▶ Your assignment:
Below are some records; retype all of them exactly.

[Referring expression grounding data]
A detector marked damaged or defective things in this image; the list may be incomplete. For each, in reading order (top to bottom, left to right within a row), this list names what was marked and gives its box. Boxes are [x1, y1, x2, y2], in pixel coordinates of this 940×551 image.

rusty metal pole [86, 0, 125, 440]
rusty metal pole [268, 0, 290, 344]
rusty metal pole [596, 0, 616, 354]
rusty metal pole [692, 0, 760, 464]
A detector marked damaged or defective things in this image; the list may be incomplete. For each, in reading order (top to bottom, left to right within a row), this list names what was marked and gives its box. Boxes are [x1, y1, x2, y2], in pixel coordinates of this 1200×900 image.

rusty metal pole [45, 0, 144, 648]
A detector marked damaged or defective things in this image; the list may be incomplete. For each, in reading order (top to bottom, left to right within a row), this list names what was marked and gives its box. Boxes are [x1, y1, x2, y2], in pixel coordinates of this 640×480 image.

▶ Written response:
A detector marked damaged or defective things in this image; the list may be incomplete. For each, in reading order (top to bottom, left to right within a row), this list names what was marked and gives its box. Boxes are [x1, y1, x2, y2], in pixel coordinates of this 940×551 image.

rusty metal pole [86, 0, 125, 440]
rusty metal pole [268, 0, 290, 344]
rusty metal pole [596, 0, 616, 354]
rusty metal pole [692, 0, 760, 464]
A detector marked damaged or defective things in this image; the list may be incomplete. For each, in reading order (top to bottom, left to right within a row), this list names what was marked and gives its box. Boxes are [x1, y1, x2, y2], in pixel coordinates of this 1200×900 image.

rusty metal pole [45, 0, 144, 648]
A detector marked damaged or defective things in this image; the list may be incomplete. For each, in reading order (top to bottom, left to right within a row), this list names what was marked and gives its box. Boxes are [x1, y1, x2, y2], in pixel coordinates of this 640×480 image.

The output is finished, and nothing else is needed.